The evenings are a blur. We try to keep Thomas at the table for something resembling a family meal. Sometimes we even get the twins to the table as well. Usually though, one of us eats while the other races around calming crying, getting bottles, wiping up spills. There is surely an easier way.
Alex and Jon go to bed around 7. My husband rocks one to sleep, then the other while I start Thomas’ more lengthy bedtime routine. He gets a bath (most nights), teeth brushed (most nights) and several stories (every night). This routine is long partly because he’s a toddler and likes to take his time, and partly because this is often the only one-on-one time I have with him during the day. By 8:30, all the kids are in bed and we have time to wash dishes, clean up toys, talk to each other…. But the relative calm doesn’t last long. The twins start getting restless around 9:30 and both still wake up regularly throughout the night. We therefore turn in early in the hope of getting enough sleep to sanely get through the next day.
…
My great-grandfather was a twin. I have a tintype of him with his brother when they were about eight years old. According to family history, their mother not only sewed their matching wool jackets and pants, but sheered the sheep and spun the wool to do so. No doubt she also grew most of their food, made all their meals from scratch (there was nothing else), maintained the house, and who knows what else. How did she do it?

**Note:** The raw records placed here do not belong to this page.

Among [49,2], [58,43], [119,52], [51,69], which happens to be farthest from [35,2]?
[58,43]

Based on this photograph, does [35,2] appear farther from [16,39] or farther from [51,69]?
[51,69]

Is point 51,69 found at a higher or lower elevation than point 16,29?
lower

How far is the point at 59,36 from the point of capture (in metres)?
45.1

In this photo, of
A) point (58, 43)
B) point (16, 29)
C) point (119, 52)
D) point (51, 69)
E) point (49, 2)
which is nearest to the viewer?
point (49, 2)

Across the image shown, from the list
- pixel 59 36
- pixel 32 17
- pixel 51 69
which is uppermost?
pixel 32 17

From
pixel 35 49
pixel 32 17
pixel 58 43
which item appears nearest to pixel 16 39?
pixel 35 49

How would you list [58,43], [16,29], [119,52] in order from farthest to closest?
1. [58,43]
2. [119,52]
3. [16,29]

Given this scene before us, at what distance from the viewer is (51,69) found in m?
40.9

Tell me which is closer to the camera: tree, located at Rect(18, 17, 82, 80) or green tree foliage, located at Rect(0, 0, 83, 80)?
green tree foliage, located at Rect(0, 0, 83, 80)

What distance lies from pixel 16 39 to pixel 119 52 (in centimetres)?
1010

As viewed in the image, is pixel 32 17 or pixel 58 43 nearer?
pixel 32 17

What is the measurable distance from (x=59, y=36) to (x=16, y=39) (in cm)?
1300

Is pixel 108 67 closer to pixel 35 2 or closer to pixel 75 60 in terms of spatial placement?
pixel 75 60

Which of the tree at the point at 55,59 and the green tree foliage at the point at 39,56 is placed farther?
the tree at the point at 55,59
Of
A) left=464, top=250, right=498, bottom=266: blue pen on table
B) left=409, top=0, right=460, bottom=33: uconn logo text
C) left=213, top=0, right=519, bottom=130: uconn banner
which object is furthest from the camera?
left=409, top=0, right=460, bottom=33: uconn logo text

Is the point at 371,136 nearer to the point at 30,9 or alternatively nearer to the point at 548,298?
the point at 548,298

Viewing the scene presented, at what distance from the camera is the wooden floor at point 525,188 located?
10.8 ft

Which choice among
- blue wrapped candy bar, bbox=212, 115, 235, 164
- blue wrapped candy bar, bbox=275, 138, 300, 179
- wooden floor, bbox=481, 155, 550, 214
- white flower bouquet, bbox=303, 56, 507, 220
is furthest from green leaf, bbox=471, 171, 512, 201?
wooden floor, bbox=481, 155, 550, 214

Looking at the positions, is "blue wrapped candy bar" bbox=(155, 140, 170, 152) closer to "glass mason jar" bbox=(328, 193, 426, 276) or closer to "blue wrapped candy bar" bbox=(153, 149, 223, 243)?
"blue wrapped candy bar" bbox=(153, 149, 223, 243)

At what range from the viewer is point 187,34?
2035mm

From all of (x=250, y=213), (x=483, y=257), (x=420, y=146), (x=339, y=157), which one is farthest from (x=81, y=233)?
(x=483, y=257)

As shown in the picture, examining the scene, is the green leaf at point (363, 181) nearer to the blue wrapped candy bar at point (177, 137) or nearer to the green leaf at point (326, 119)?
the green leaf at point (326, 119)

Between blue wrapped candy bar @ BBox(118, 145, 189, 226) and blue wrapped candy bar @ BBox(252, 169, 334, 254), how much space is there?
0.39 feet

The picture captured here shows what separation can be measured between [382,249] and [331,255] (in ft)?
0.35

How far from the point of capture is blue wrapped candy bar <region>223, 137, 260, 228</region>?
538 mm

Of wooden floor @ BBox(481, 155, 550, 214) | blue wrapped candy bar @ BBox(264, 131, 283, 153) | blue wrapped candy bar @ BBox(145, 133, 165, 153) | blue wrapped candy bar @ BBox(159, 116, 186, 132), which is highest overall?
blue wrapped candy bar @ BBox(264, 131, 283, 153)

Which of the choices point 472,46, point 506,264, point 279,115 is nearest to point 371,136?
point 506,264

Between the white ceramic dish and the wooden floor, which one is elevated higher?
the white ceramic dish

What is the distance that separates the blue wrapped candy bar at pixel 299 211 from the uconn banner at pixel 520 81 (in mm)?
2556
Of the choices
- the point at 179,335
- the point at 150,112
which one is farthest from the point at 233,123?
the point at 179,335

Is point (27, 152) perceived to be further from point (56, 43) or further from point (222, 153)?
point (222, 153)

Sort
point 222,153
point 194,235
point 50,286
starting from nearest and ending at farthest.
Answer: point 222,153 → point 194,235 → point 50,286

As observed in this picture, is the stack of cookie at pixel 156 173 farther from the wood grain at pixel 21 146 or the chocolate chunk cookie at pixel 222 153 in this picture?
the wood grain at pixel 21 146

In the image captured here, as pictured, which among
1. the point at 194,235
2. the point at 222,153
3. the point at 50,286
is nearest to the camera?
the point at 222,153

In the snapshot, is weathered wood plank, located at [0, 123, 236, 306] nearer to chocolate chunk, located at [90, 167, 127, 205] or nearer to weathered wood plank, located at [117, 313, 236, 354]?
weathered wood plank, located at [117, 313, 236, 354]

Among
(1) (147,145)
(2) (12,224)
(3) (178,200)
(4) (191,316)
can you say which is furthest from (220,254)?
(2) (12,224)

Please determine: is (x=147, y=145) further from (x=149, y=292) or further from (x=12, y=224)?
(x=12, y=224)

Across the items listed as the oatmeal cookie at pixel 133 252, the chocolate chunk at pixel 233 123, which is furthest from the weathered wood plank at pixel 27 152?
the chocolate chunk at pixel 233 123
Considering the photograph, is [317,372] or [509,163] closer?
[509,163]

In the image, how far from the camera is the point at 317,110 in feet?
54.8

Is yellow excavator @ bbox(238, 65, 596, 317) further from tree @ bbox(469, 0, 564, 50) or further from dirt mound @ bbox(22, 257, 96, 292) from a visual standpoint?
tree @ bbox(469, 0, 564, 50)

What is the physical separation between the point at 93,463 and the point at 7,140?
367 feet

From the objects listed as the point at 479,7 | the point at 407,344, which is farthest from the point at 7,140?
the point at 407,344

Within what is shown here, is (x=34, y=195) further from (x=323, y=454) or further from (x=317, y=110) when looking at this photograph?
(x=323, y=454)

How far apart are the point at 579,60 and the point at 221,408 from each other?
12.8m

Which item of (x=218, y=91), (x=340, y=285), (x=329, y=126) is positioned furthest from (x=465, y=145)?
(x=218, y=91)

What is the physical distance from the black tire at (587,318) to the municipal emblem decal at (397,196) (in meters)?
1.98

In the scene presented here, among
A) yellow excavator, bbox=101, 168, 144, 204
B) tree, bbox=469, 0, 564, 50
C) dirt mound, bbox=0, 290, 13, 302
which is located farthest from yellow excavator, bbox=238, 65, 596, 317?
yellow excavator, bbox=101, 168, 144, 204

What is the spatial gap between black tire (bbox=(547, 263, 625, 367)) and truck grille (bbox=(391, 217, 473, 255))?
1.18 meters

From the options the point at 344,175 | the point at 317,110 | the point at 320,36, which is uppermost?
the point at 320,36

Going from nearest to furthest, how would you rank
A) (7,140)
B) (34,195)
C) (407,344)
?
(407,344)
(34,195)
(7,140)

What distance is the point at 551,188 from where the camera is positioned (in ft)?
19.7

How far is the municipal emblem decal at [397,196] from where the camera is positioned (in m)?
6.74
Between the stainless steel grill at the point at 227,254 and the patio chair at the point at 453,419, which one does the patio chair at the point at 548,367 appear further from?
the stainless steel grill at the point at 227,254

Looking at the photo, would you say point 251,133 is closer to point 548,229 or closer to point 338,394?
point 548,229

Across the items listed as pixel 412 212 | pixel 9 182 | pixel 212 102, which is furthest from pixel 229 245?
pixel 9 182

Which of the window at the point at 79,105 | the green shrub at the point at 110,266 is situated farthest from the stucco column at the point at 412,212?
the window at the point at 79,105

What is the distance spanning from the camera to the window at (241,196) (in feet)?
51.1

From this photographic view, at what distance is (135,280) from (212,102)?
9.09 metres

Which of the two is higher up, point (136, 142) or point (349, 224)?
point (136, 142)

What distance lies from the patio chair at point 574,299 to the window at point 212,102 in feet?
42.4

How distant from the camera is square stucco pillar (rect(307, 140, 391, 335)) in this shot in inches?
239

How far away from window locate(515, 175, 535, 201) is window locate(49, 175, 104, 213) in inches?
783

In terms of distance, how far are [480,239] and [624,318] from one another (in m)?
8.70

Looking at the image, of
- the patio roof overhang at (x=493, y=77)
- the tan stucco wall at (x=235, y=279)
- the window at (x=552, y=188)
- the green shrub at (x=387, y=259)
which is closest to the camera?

How do parents of higher-order multiples, or children with special needs do it? How on earth do parents living in war and poverty do it?
Our life is busy – and at times exhausting, frustrating, chaotic, and mundane. But it’s also loving, rewarding and very often comical, fascinating and entertaining. We have the fortune of three healthy boys, and the luxury of never worrying about hunger and rarely about safety. I try to remember and relate this when I’m asked “How do you do it?”